* [TASK DESCRIPTION]: Continue the review of the Anastasia stage musical below, picking up right after its final sentence.

* [PASSAGE TO READ]:
+ + + + +

By Harry Forbes
The popular 1997 animated film has been transformed into a visually sumptuous stage version. Of course, like the film, any relation to the actual Romanov Grand Duchess Anastasia who was slaughtered at the age of 17 with her father Czar Nicholas II and the rest of her family in 1918, is strictly coincidental. This is pure fantasy.
In this telling, however, two con men, Dmitry (Derek Klena) and Vlad (John Bolton), a former nobleman, find a young woman Anya (Christy Altomare) to impersonate the murdered girl, as rumors are rife that she had, in fact, escaped.
Under their tutelage, young Anya comes to believe she may really be Anastasia, and must then, in Paris, convince her grandmother, the Dowager Empress (Mary Beth Peil), of that fact, while Dmitry and Vlad hope to collect the reward for finding her. Meanwhile, Anya is being pursued by a Russian secret police officer Gleb (Ramin Karimloo) determined to drag her back to Russia or else kill her.
The score, by the estimable team of Stephen Flaherty and Lynn Ahrens, has been generously expanded from the movie, and the script is by Terrence McNally, no less. But despite their generally worthy contributions, the most striking aspects of the production are the beautiful scenic design (by Alexander Dodge) the eye-popping projections (by Aaron Rhyne) which provide endless scenic backgrounds for the various scenes (St. Petersburg, Paris, elegant ballrooms, an opera house), and the costumes (by Linda Cho) which are truly gorgeous.
The projections are mostly stationary, like real scenery, but the trio’s escape from Russia on a moving train provides a genuinely cinematic experience as the backdrop shows us the scenery whizzing by.

+ + + + +

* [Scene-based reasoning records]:
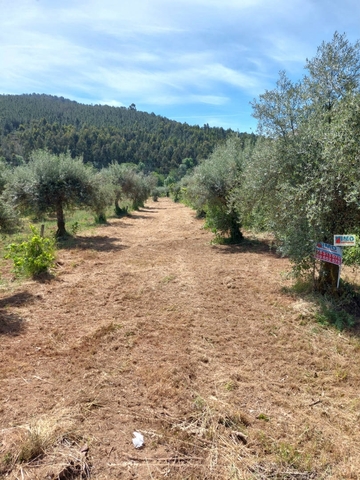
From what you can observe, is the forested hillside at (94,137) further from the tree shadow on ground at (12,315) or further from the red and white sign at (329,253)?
the red and white sign at (329,253)

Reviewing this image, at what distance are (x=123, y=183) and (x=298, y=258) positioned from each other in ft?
92.9

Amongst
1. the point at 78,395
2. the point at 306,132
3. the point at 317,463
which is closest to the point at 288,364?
the point at 317,463

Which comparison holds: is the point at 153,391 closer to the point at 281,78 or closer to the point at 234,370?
the point at 234,370

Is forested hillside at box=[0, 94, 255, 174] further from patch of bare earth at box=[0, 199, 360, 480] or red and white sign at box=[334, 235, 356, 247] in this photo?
red and white sign at box=[334, 235, 356, 247]

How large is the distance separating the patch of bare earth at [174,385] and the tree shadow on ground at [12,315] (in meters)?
0.04

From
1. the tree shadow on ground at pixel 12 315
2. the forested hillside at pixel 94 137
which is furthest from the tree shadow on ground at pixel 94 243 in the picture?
the forested hillside at pixel 94 137

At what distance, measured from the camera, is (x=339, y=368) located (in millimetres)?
4500

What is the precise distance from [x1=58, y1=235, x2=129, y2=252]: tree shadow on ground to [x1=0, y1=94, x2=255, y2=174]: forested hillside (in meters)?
66.2

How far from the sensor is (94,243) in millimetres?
14797

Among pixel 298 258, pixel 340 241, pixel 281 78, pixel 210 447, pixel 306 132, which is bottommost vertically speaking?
pixel 210 447

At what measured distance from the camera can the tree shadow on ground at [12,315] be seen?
5617 millimetres

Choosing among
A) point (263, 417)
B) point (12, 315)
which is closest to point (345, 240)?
point (263, 417)

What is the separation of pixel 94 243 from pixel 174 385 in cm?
1162

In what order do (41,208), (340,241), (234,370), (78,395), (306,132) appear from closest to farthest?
(78,395)
(234,370)
(340,241)
(306,132)
(41,208)
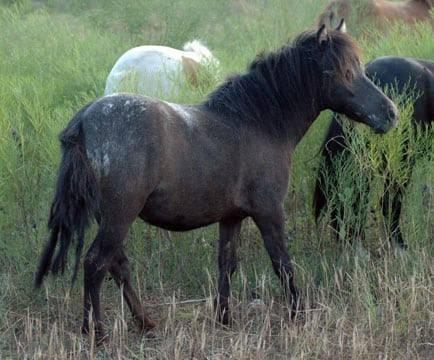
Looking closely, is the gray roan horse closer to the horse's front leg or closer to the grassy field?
the horse's front leg

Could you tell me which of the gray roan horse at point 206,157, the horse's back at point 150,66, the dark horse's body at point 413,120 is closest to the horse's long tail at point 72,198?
the gray roan horse at point 206,157

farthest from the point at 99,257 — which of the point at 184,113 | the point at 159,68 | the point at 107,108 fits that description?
the point at 159,68

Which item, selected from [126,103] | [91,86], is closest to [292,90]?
[126,103]

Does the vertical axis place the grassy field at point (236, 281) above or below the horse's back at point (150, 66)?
below

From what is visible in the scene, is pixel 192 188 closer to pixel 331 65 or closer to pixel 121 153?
pixel 121 153

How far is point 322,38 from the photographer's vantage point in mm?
4906

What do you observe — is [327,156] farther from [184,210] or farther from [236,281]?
[184,210]

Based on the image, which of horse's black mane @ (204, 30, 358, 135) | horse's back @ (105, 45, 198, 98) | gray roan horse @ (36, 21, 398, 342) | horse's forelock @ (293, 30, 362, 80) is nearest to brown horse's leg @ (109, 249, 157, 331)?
gray roan horse @ (36, 21, 398, 342)

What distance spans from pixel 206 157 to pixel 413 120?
208 centimetres

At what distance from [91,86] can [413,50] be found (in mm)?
3071

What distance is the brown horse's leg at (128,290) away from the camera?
459cm

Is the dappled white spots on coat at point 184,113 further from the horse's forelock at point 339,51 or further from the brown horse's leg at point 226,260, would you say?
the horse's forelock at point 339,51

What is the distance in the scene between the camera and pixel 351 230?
18.7 feet

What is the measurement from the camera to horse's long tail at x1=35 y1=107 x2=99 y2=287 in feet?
14.0
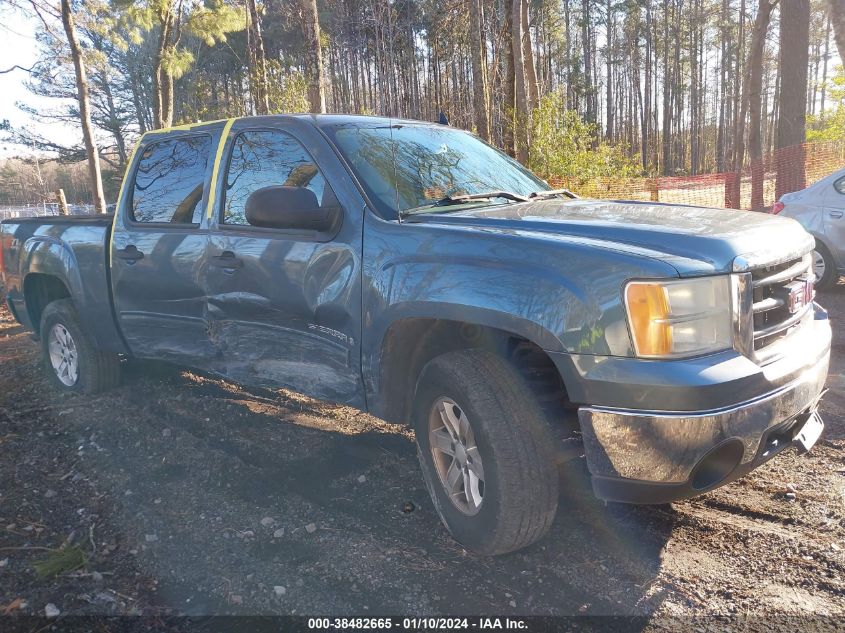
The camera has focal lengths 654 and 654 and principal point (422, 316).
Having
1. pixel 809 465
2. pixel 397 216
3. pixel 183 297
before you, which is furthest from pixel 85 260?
pixel 809 465

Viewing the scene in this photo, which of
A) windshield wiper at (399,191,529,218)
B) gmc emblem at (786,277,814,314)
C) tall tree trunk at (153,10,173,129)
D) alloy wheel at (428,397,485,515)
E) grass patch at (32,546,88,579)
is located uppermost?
tall tree trunk at (153,10,173,129)

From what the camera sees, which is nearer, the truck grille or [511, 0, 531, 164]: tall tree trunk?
the truck grille

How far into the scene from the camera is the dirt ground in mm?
2574

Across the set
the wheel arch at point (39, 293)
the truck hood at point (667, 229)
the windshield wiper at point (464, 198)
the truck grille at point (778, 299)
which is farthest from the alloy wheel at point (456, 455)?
the wheel arch at point (39, 293)

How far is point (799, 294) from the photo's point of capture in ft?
9.25

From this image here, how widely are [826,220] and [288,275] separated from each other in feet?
22.9

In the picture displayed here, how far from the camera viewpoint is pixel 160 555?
296 cm

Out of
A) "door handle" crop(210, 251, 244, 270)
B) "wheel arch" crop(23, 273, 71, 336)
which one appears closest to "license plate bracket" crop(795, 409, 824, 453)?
"door handle" crop(210, 251, 244, 270)

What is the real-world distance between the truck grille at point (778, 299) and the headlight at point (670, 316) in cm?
27

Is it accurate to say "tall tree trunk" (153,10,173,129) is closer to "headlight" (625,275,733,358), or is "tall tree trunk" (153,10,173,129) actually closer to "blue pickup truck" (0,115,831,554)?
"blue pickup truck" (0,115,831,554)

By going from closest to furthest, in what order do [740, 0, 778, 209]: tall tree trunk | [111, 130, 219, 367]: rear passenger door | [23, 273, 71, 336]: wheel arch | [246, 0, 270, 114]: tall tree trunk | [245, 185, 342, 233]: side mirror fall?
[245, 185, 342, 233]: side mirror
[111, 130, 219, 367]: rear passenger door
[23, 273, 71, 336]: wheel arch
[246, 0, 270, 114]: tall tree trunk
[740, 0, 778, 209]: tall tree trunk

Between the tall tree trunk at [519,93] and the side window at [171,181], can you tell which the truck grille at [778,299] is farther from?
the tall tree trunk at [519,93]

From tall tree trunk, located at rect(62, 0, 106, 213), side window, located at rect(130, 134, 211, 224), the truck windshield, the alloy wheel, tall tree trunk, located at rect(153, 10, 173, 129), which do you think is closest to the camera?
the alloy wheel

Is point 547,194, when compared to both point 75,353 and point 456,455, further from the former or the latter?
point 75,353
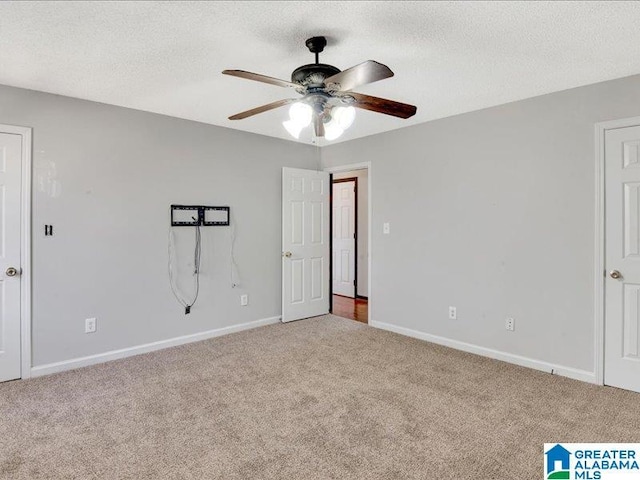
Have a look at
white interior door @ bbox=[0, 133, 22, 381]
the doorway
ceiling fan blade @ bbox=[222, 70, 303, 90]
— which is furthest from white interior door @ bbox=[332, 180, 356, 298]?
white interior door @ bbox=[0, 133, 22, 381]

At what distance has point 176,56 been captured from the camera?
2.43 meters

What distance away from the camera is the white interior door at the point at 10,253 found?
2975 millimetres

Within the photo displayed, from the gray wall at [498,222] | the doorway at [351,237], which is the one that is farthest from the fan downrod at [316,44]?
the doorway at [351,237]

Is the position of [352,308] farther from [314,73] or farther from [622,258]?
[314,73]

+ + + + +

* [RESPONSE TO THIS TASK]:
One of the nicest set pieces is a scene at the Paris Opera where Anya and the others watch a performance of “Swan Lake.” (There’s expert ballet work here by Allison Walsh, Kyle Brown, and James A. Pierce III.)
The cast is fine, with the two standouts being Mary Beth Peil, both acting and singing with great distinction (as did Angela Lansbury in the film), and West End star Caroline O’Connor as Countess Lily, the Dowager Empress’ companion, who has the evening’s most lively showstopper, “Land of Yesterday.” Very engaging, too, is Bolton who duets with O’Connor in “The Countess and the Common Man.”
Altomare has a powerful set of pipes and an appealingly spunky disposition. Klena is boyishly appealing, and also sings well.
In writing the book, McNally has reunited with his “Ragtime” collaborators Ahrens and Flaherty, and wisely has dispensed with the cartoonish depiction of Rasputin who, in the film, is a magical demon pursuing the supposed royal to Paris. In its place, McNally has the Gleb character, ultimately not quite a villain but not a hero either, despite the casting of matinee idol Karimloo.
Rasputin, of course, had in actuality died well before Anastasia and her family did. And it has since been forensically proven that Anastasia did indeed perish with the rest of her family. Still, taken as a fairy tale, the story is effective, as was the live action film with Ingrid Bergman in 1956.
The six movie songs, including “Once Upon a December” and “Journey to the Past” work well on stage -- the film, like Disney’s “Beauty and the Beast,” always had a Broadway-sounding score -- so that's no surprise. There are some attractive new pieces, too.
Darko Tresnjak directs with appropriately epic sweep, and the dramatic scenes are well judged.
The tween girls who love the movie enthusiastically greet each of the familiar songs and seem totally smitten with the romantic elements. But I must admit the adults in the audience were just as attentive.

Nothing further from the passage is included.